A block of data
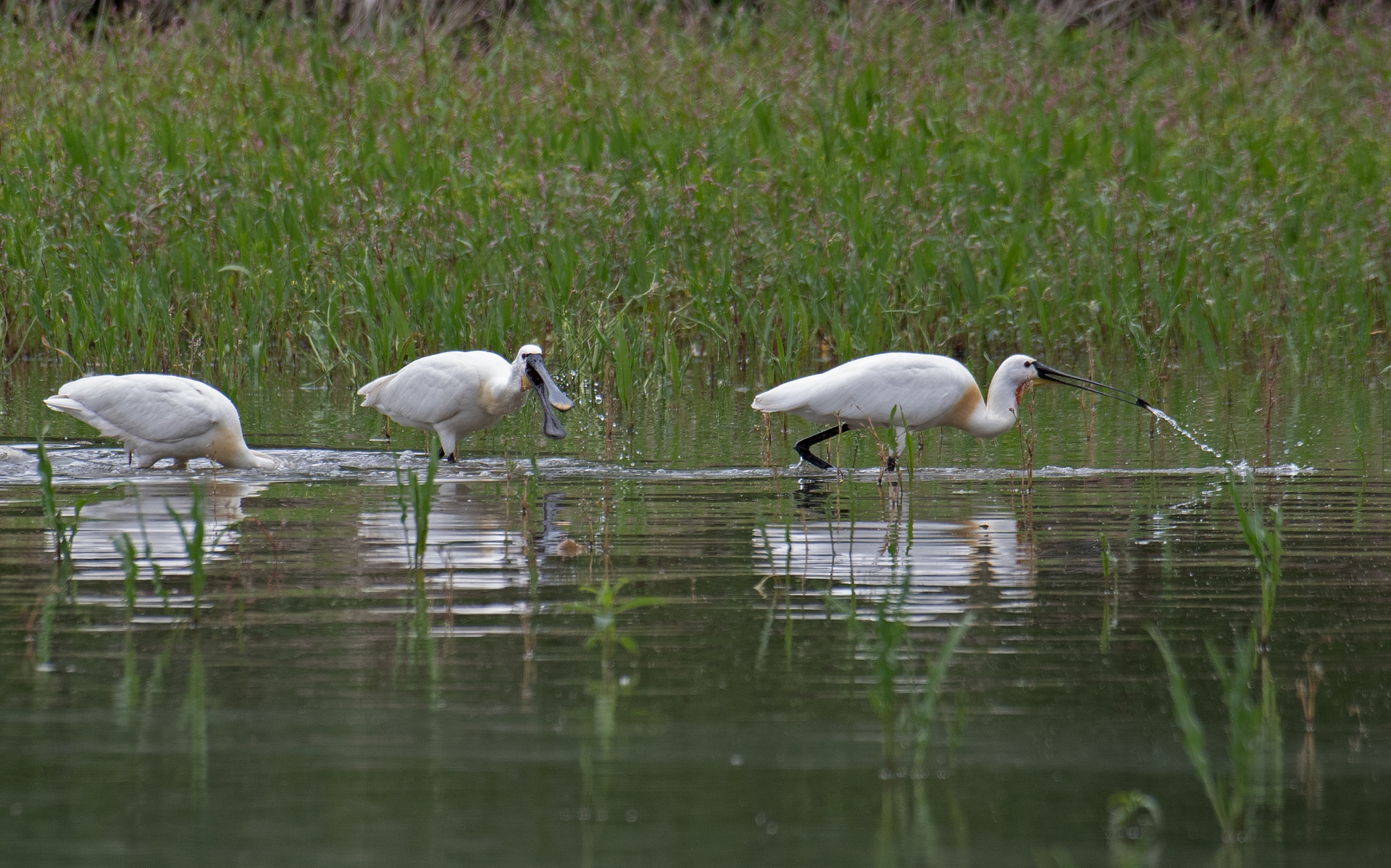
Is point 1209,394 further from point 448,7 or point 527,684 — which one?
point 448,7

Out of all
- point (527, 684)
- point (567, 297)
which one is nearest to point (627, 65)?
point (567, 297)

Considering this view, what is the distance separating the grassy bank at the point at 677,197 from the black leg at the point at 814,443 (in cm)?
116

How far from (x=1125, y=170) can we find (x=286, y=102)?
6.42 m

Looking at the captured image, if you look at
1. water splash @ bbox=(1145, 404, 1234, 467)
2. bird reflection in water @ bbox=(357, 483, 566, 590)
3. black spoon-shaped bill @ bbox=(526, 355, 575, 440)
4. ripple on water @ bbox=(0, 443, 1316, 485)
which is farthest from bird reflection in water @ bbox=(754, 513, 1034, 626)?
black spoon-shaped bill @ bbox=(526, 355, 575, 440)

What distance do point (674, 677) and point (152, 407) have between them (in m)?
5.12

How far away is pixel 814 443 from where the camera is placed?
9578 millimetres

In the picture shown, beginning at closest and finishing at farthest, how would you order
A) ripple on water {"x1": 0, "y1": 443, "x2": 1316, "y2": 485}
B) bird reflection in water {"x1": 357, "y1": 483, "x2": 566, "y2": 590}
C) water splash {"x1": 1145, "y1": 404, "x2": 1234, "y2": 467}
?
bird reflection in water {"x1": 357, "y1": 483, "x2": 566, "y2": 590}, ripple on water {"x1": 0, "y1": 443, "x2": 1316, "y2": 485}, water splash {"x1": 1145, "y1": 404, "x2": 1234, "y2": 467}

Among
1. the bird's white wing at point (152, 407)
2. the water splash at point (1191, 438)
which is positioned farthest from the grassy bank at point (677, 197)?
the water splash at point (1191, 438)

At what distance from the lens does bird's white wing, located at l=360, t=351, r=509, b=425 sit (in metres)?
9.38

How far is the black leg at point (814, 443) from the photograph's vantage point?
9.07 m

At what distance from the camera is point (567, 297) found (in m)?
11.8

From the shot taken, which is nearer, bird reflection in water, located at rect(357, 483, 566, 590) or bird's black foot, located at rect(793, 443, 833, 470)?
bird reflection in water, located at rect(357, 483, 566, 590)

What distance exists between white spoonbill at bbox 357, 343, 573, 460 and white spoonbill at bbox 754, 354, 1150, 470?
3.52 feet

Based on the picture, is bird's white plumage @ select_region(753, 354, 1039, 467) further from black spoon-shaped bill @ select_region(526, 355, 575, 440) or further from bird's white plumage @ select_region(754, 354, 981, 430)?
black spoon-shaped bill @ select_region(526, 355, 575, 440)
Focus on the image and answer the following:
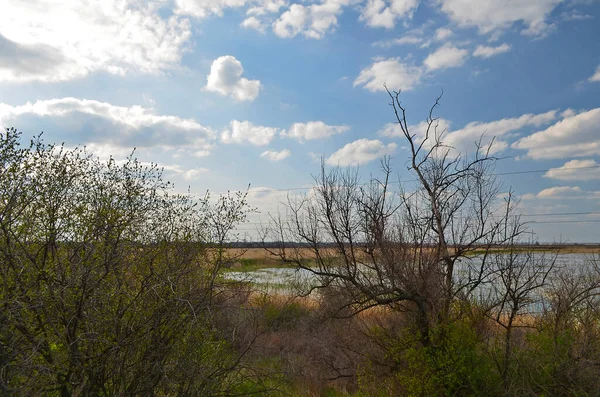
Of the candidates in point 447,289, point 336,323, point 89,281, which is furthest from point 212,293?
point 336,323

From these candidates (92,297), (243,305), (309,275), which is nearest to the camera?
(92,297)

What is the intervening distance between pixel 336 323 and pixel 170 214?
8.72 meters

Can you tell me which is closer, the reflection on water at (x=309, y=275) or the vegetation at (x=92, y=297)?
the vegetation at (x=92, y=297)

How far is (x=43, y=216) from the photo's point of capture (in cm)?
595

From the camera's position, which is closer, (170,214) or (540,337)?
(170,214)

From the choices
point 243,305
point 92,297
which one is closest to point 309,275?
point 243,305

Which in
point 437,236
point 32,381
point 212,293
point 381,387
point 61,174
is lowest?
point 381,387

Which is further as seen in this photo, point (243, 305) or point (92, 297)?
point (243, 305)

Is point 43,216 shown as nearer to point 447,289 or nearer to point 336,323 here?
point 447,289

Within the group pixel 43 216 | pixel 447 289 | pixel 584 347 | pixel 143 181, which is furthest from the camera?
pixel 447 289

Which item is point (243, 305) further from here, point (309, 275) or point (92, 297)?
point (309, 275)

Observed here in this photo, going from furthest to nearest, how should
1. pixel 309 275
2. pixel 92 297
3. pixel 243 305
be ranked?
pixel 309 275 → pixel 243 305 → pixel 92 297

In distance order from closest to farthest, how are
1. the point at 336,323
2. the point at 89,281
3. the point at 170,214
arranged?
1. the point at 89,281
2. the point at 170,214
3. the point at 336,323

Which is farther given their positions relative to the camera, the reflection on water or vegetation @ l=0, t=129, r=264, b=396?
the reflection on water
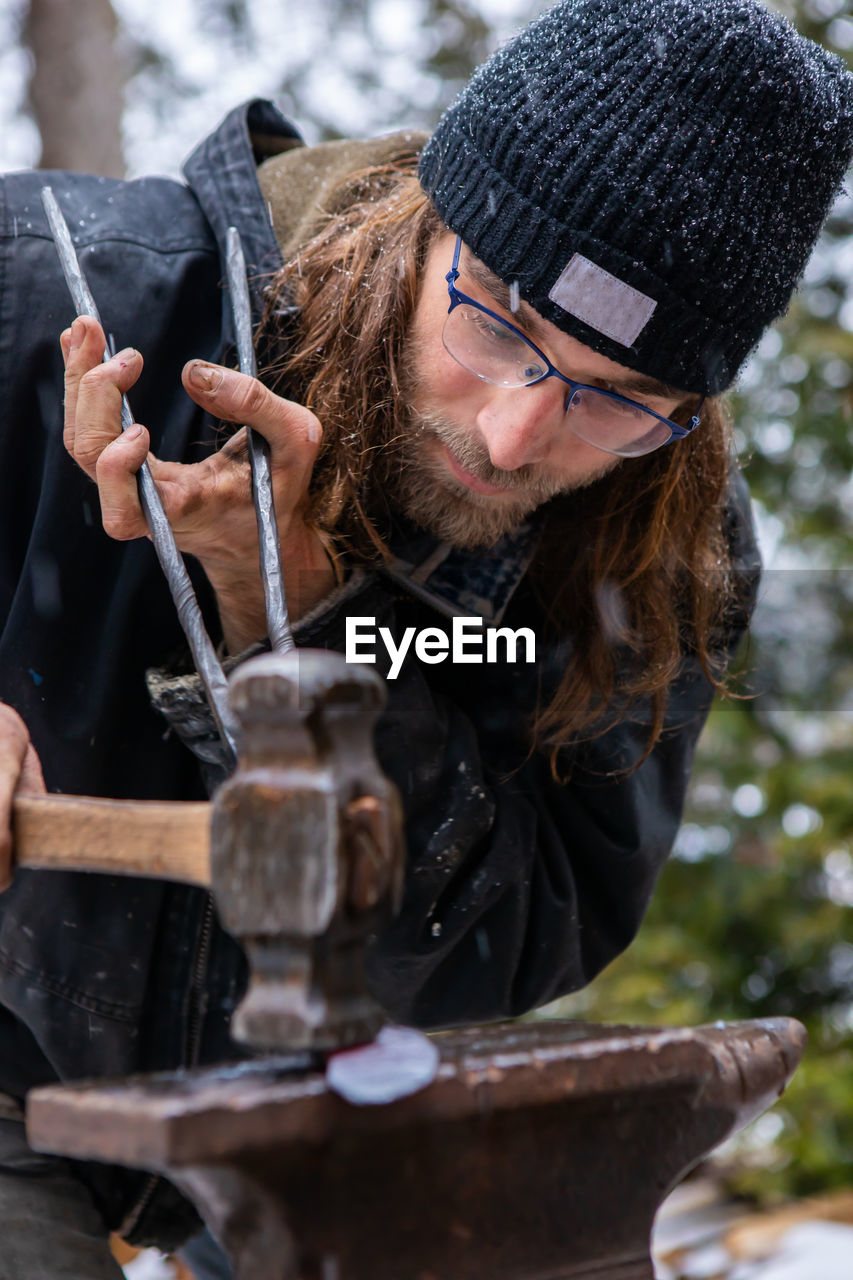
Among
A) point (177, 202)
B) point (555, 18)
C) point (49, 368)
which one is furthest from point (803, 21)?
point (49, 368)

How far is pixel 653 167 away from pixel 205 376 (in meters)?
0.73

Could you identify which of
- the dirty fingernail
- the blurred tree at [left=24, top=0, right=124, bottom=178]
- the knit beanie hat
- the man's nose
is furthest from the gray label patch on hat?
the blurred tree at [left=24, top=0, right=124, bottom=178]

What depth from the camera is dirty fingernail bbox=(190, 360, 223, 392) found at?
56.1 inches

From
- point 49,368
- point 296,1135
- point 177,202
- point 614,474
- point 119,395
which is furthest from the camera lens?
point 614,474

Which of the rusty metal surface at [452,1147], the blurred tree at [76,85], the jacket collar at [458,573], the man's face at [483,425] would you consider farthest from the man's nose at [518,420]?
the blurred tree at [76,85]

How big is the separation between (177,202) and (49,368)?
0.41 meters

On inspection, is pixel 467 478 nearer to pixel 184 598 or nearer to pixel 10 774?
pixel 184 598

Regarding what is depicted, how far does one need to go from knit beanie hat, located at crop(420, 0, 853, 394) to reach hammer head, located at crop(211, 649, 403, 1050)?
0.99m

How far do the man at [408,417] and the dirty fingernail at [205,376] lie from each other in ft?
0.31

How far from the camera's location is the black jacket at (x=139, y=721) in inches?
67.7

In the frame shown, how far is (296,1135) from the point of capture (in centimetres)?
89

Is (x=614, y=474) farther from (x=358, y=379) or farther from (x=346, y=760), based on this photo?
(x=346, y=760)

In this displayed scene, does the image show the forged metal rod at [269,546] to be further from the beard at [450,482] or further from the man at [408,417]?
the beard at [450,482]

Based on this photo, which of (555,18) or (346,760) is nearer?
(346,760)
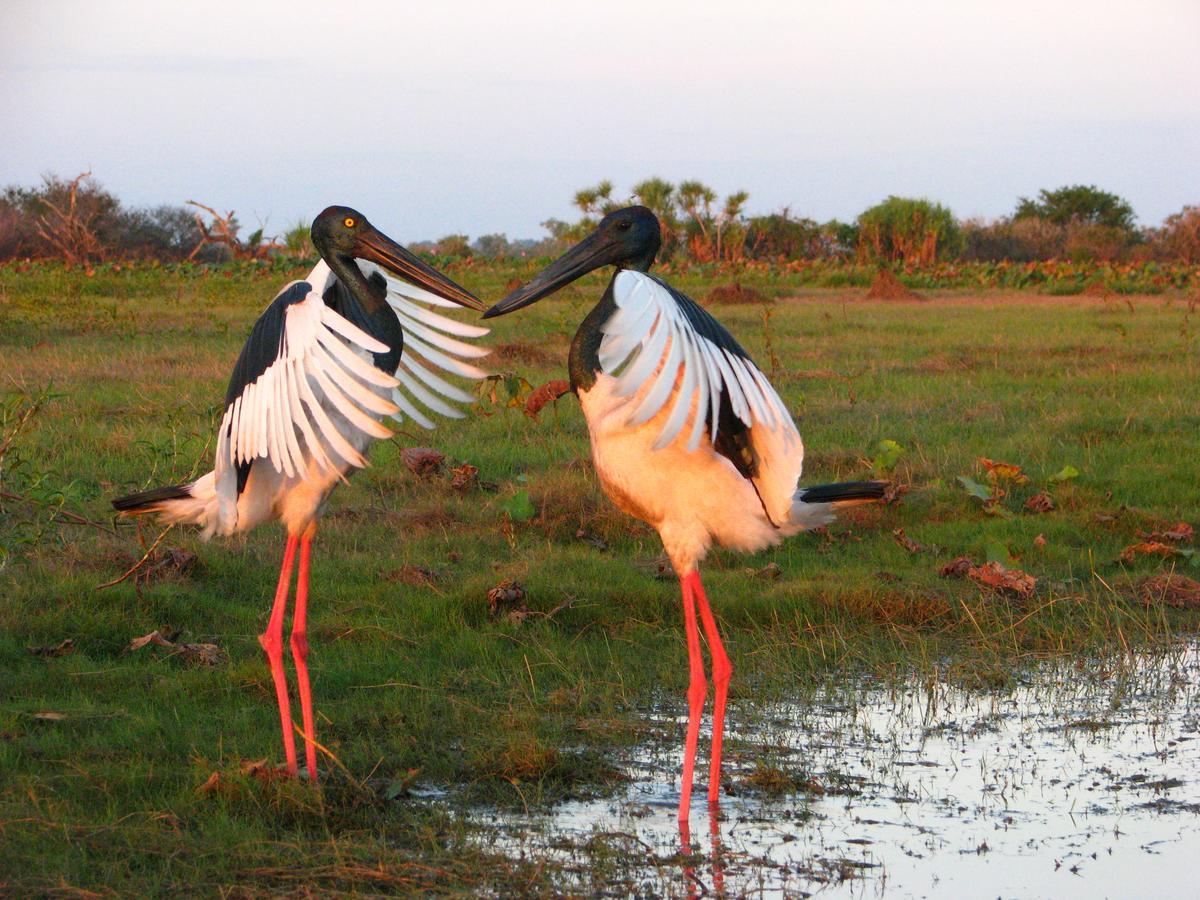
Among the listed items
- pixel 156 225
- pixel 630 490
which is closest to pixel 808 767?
pixel 630 490

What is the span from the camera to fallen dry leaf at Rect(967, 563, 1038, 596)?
5148 millimetres

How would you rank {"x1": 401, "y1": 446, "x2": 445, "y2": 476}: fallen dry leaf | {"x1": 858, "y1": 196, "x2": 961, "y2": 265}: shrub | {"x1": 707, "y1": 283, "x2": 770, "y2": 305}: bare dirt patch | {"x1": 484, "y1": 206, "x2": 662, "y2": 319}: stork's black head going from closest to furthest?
{"x1": 484, "y1": 206, "x2": 662, "y2": 319}: stork's black head, {"x1": 401, "y1": 446, "x2": 445, "y2": 476}: fallen dry leaf, {"x1": 707, "y1": 283, "x2": 770, "y2": 305}: bare dirt patch, {"x1": 858, "y1": 196, "x2": 961, "y2": 265}: shrub

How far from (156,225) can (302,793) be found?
92.1 feet

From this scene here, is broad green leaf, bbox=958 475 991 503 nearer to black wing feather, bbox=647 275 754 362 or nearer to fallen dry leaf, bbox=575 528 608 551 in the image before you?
fallen dry leaf, bbox=575 528 608 551

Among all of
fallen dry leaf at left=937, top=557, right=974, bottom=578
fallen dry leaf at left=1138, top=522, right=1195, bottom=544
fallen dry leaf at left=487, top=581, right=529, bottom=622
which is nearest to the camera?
fallen dry leaf at left=487, top=581, right=529, bottom=622

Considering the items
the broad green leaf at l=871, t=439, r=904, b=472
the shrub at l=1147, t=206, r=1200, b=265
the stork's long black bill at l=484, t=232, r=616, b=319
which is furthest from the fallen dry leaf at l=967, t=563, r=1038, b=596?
the shrub at l=1147, t=206, r=1200, b=265

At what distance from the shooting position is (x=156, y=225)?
29.5 meters

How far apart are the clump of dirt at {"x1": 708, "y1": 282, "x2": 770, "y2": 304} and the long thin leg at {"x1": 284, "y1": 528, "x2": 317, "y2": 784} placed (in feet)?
39.2

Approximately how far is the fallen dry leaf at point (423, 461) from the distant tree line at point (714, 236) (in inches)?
699

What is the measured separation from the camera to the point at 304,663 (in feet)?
12.7

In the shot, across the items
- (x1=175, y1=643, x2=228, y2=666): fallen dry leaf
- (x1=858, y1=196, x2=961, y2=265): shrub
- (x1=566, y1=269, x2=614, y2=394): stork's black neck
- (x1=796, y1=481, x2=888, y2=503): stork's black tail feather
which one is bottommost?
(x1=175, y1=643, x2=228, y2=666): fallen dry leaf

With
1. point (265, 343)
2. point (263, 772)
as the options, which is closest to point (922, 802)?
point (263, 772)

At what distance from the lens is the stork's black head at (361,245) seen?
405 centimetres

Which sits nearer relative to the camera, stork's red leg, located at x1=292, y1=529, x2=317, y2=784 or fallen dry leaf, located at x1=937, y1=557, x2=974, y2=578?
stork's red leg, located at x1=292, y1=529, x2=317, y2=784
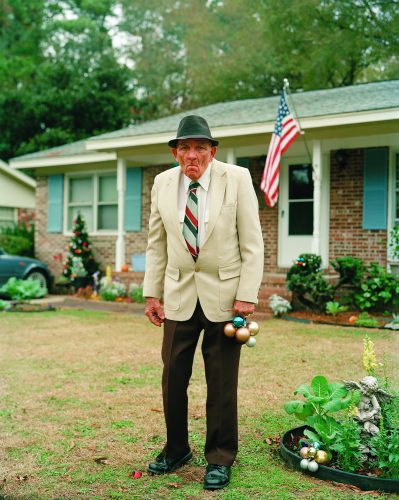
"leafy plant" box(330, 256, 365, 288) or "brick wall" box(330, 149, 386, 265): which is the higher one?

> **Goal of the exercise**: Copy the entries again from the line containing "At what distance from the lens is" through the end, with "lens" replaced by "camera" and everything else unchanged. Omit the pictures.

> **Written reply**:
At what distance from the camera is the stork's black head at (361,245) seen?
405 centimetres

Which sits nearer relative to the camera, stork's red leg, located at x1=292, y1=529, x2=317, y2=784 or fallen dry leaf, located at x1=937, y1=557, x2=974, y2=578?
stork's red leg, located at x1=292, y1=529, x2=317, y2=784
"leafy plant" box(330, 256, 365, 288) or "brick wall" box(330, 149, 386, 265): which is the higher one?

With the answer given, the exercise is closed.